Tentatively his vitality burgeoned, a tender water lily rising

from murky depths, who sensed splendid sunshine rays fringing a tapestry

of suffering, a tapestry terrible

yet filled with rebirth.

 

My father, a fledgling penguin hovering tentatively at the glacier rim, wondering at

the bejeweled land beyond the seas, exulted in the approach

of his own son from the timeless meadows of birth beyond this world.

 

As he approached the bedside of this still-frail

penguin saved

from eternal sleep, my grandfather ever

persistent, whispered, “I shall see your grandson be born.

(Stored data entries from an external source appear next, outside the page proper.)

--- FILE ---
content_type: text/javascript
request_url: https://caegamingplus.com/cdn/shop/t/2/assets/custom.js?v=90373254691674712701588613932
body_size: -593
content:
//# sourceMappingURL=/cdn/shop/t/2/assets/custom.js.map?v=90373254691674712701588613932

This ailment shall not vanquish me.”

 

Alas, the dastardly and heinous Fates insisted on a tale of woe, their crooked, knobby fingers

tugging cruelly at the thread on which my grandfather’s life hung.

 

On behalf of these three wicked witches,

Cancer crept into the bosom of my grandfather, and quietly looped a deadly string

around his thin neck

tightening, tightening.

 

The stark white lights of the hospital shone in the eyes

of relatives already blinded by tears.

Once more my grandfather lay motionless and rigid, his once radiant, piercing eyes

desolate as a windblown tundra.

 

His son, separated by raging waters, rugged mountains, and vast plains,

felt his heart crack and splinter, torn between a life soon to be,

and the cruel reality of death,

for my grandfather, laying listlessly on that rickety hospital bed,

 

was gone.

 

Here, in our mournful tale, we introduce

a second bridge, painstakingly built by those wailing spirits who depart

from morgues and cemeteries,

an ever-shifting tangle of broken dreams and haphazard emotions that stretches

from the barren cliffs that ring this world, despondent clouds of sorrow drifting overhead,

to the distant shores, graced by ethereal tunes

emanating from the lyres of angels,

and filled with vast fields of wildflowers untouched by the polluting gaze of mortals,

dotted with elegant trees,

beneath which our ancestors sit,

calmly waiting for the moment when we shall cross the bridge of Death

and into their open arms.

 

And for that moment I am waiting,

a grandson who was robbed at birth,

who never felt the caring caress of his grandfather,

and who is casting a promise into the heavenly realms beyond,

an iridescent promise to one day

trod the bridge and be united

 

with him whom I have lost.


The author's comments:

In memory of my grandfather, who passed away after a long and fierce struggle with liver cancer.